A fourth order signed by Trump aboard Air Force One on Monday greenlights the development of an “American Iron Dome,” a missile defense system similar to Israel’s anti-projectile apparatus meant to protect against ballistic missiles and other advanced aerial weapons.
It does not use the word 'transgender'
Much like Trump’s Jan. 20 executive order on gender, Monday’s order, despite its explicit and direct impact on transgender and gender-nonconforming individuals, does not use the word “transgender.” The omission reflects a broader rightward shift in how Trump and his new administration are approaching his second term.
“Consistent with the military mission and longstanding [Department of Defense] policy, expressing a false ‘gender identity’ divergent from an individual’s sex cannot satisfy the rigorous standards necessary for military service,” Monday’s executive order states.
“Beyond the hormonal and surgical medical interventions involved, adoption of a gender identity inconsistent with an individual’s sex conflicts with a soldier’s commitment to an honorable, truthful, and disciplined lifestyle, even in one’s personal life.
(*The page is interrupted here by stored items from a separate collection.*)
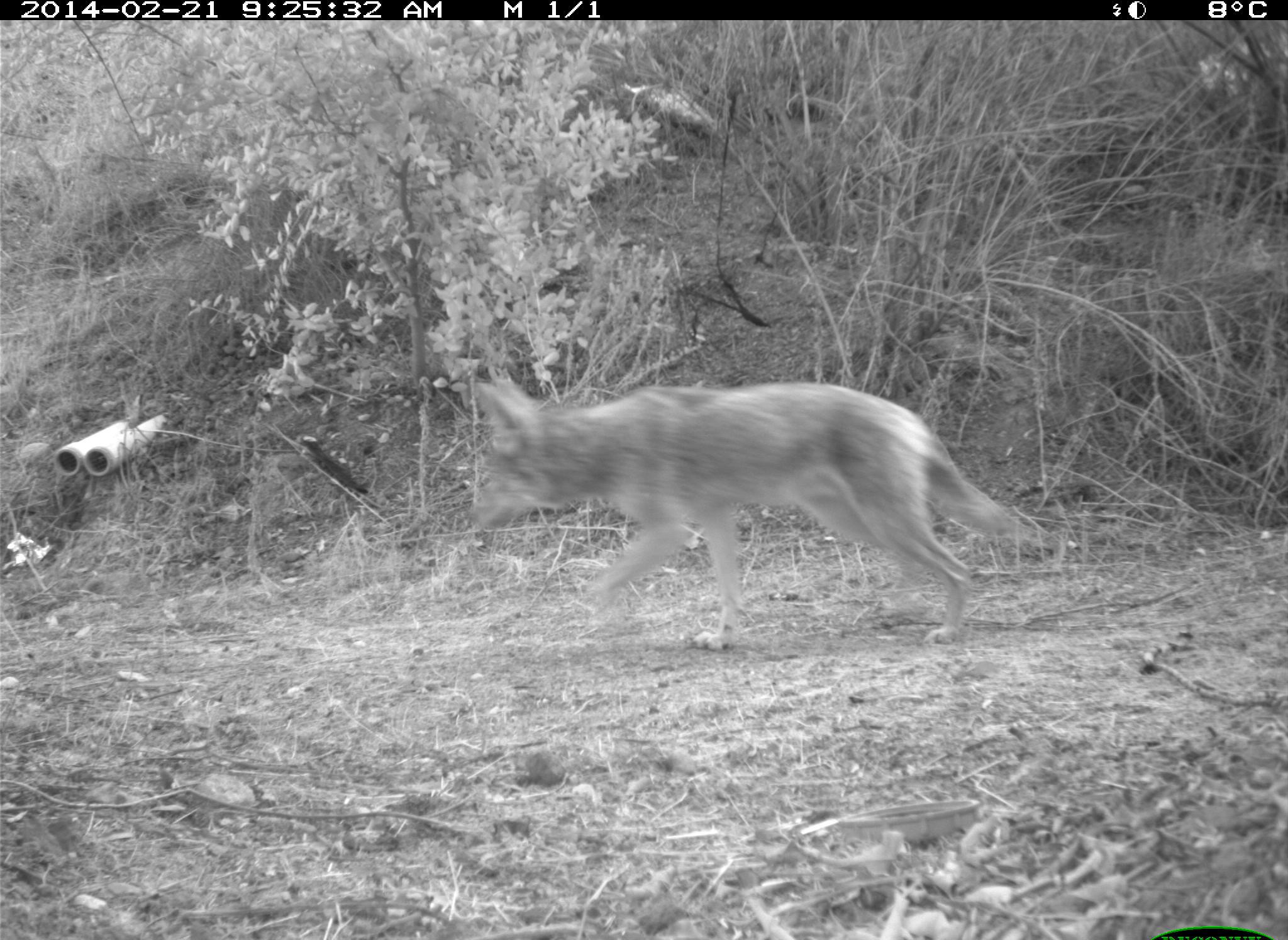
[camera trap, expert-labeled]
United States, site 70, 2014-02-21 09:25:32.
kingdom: Animalia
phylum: Chordata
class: Mammalia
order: Carnivora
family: Canidae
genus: Canis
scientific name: Canis latrans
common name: coyote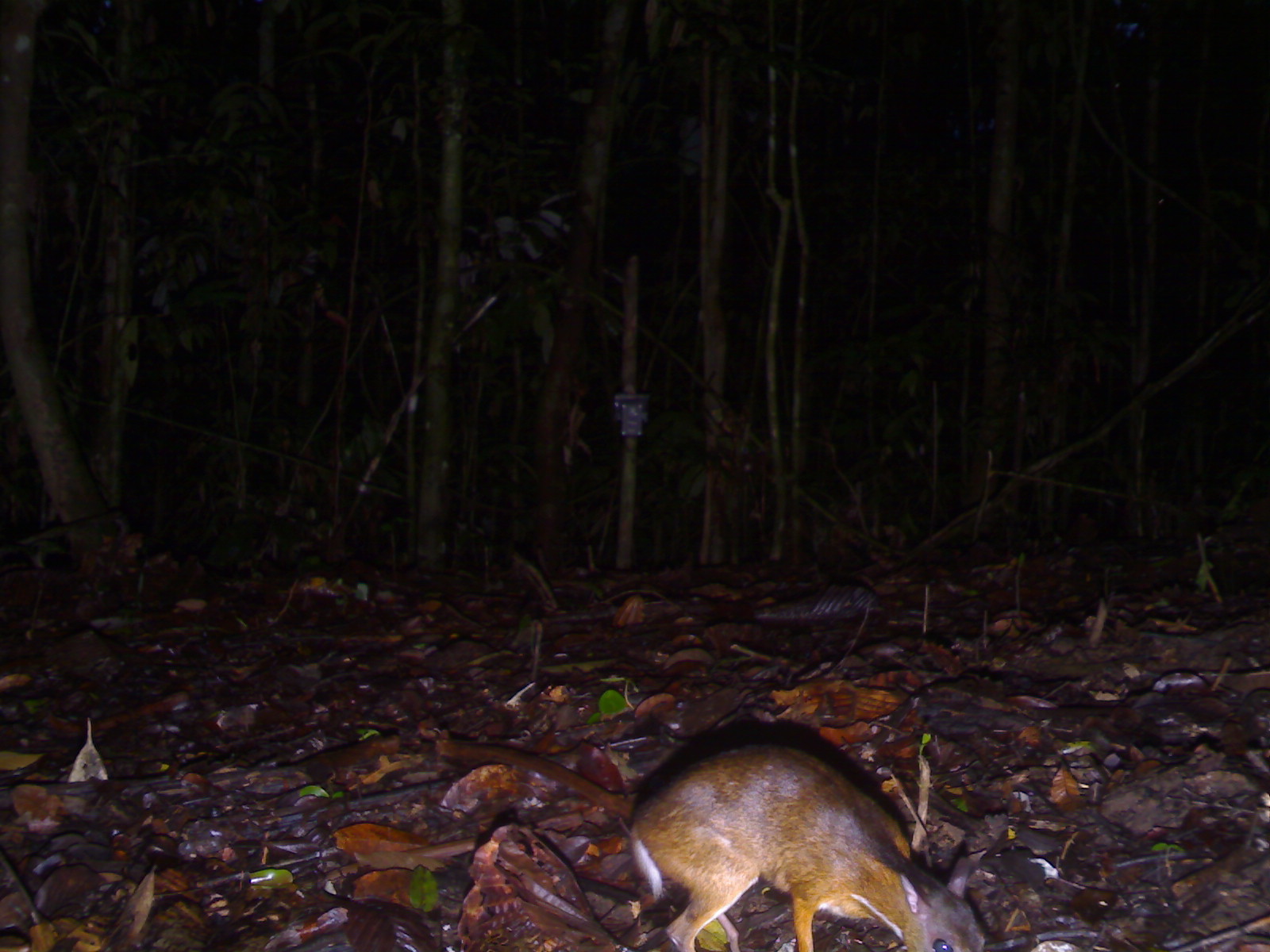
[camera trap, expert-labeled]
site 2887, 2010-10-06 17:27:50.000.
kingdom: Animalia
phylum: Chordata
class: Mammalia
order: Artiodactyla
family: Tragulidae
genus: Tragulus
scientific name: Tragulus kanchil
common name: lesser oriental chevrotain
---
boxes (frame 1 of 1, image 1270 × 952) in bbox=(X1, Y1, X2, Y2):
tragulus kanchil: bbox=(626, 739, 987, 951)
A man’s assertion that he is a woman, and his requirement that others honor this falsehood, is not consistent with the humility and selflessness required of a service member.”
Trump’s 2017 directive to prevent transgender people from serving in the military used the term half a dozen times, including in its title.
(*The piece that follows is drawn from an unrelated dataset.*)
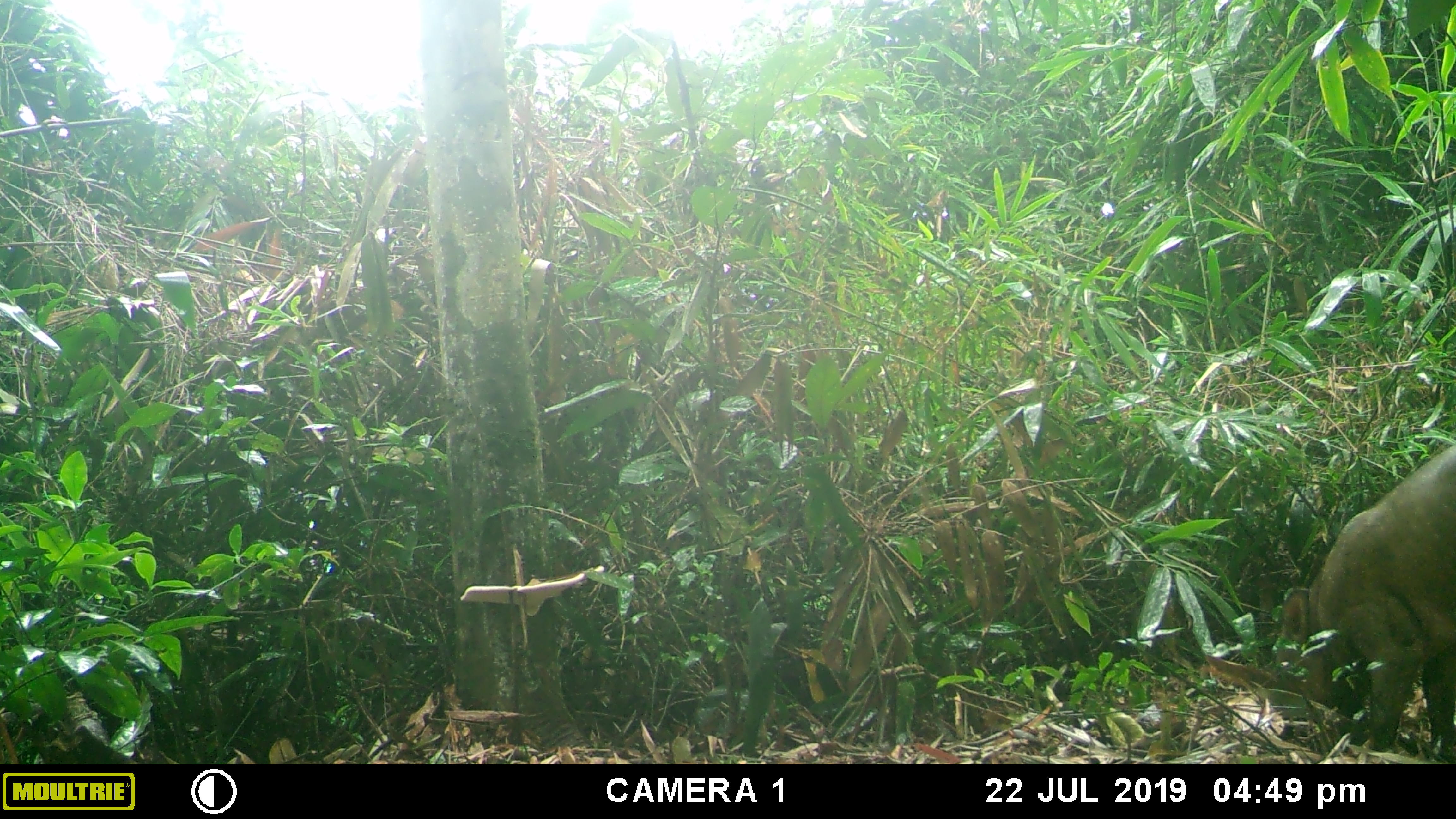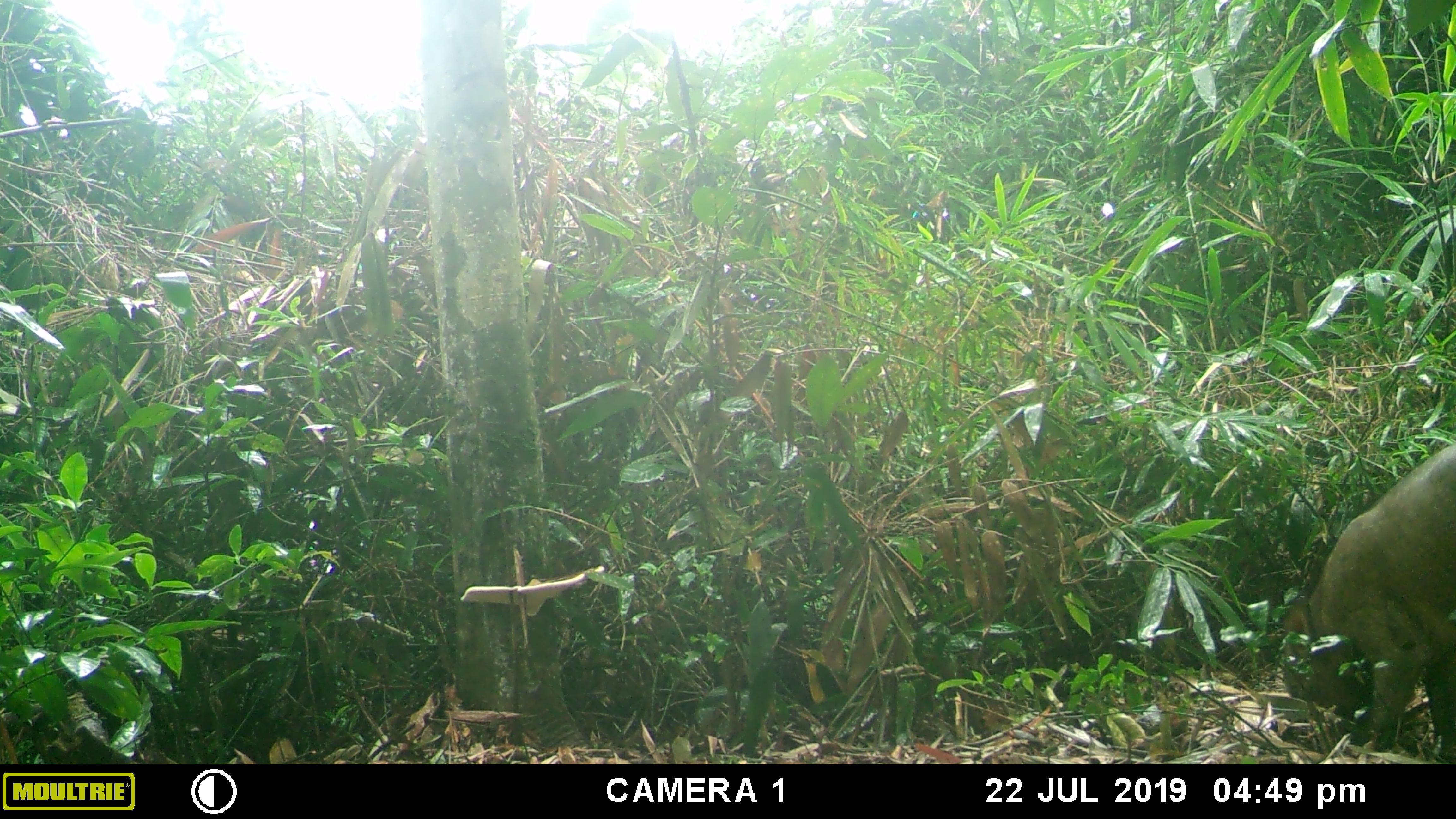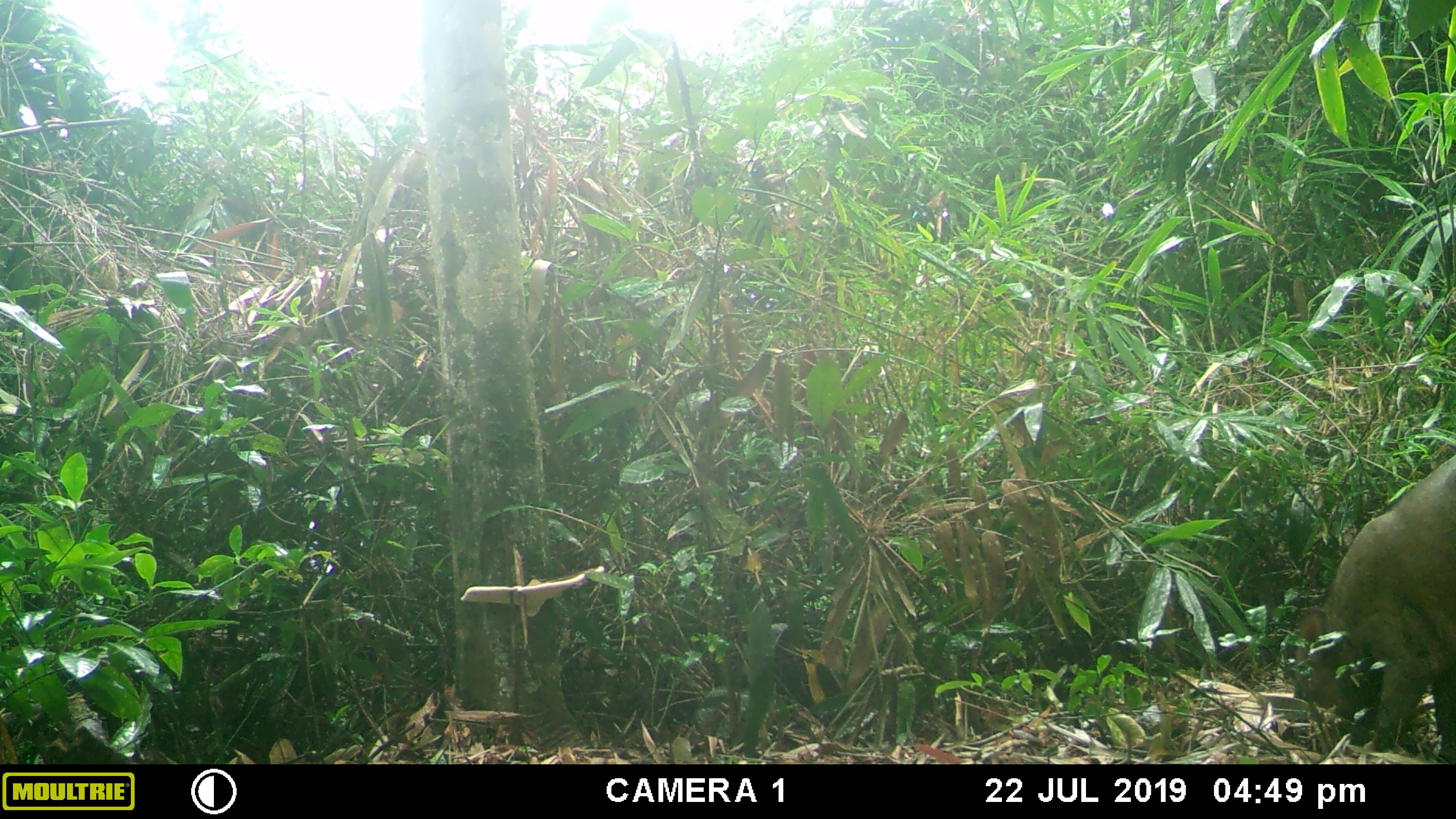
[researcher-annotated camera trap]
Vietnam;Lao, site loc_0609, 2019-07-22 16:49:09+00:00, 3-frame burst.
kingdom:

It argues transgender service members undermine 'unit cohesion'
Trump’s executive order states that allowing transgender people to serve in the military erodes “unit cohesion,” an argument that has long been used to prevent marginalized communities, including Black and gay Americans and women, from serving.
Proponents of military segregation once argued that integration would threaten unit cohesion and effectiveness before former President Truman issued a 1948 executive order desegregating the armed forces.
Later, in a 1993 directive, former Defense Secretary Les Aspin used the same justification to bar gays and lesbians from military service. “The Department of Defense has long held that, as a general rule, homosexuality is incompatible with military service because it interferes with the factors critical to combat effectiveness, including unit morale, unit cohesion and individual privacy,” he wrote.
A 1994 policy preventing openly LGBTQ people from serving in the military was later repealed under former President Obama.
Threats to unit cohesion have also been used to justify keeping women out of some combat positions. A study published by the RAND Corporation in 2015 found that there was “strong, deep-seated, and intensely felt opposition” to a military directive that year that opened 4,100 special operations positions to women.
Many special operations forces (SOF) personnel, the study found, “were concerned that integrating women into SOF units would erode unit cohesion.”
It is already being challenged in court
Less than 24 hours after Trump signed the executive order, two LGBTQ civil rights groups, the National Center for Lesbian Rights and GLBTQ Legal Advocates & Defenders, filed a federal lawsuit challenging it on behalf of six active service members and two individuals seeking enlistment.
The plaintiffs serve across all military branches and include a major, a captain, a sergeant and a navy pilot.
Two other organizations — the Human Rights Campaign, the nation’s largest LGBTQ advocacy group, and Lambda Legal — also intend to sue the administration over the policy.
LGBTQ rights organizations filed several lawsuits against Trump’s original 2017 directive, which courts unanimously blocked before the Supreme Court allowed it to take effect in 2019 while lower courts heard additional arguments. Former President Biden reversed the policy in a 2021 executive order.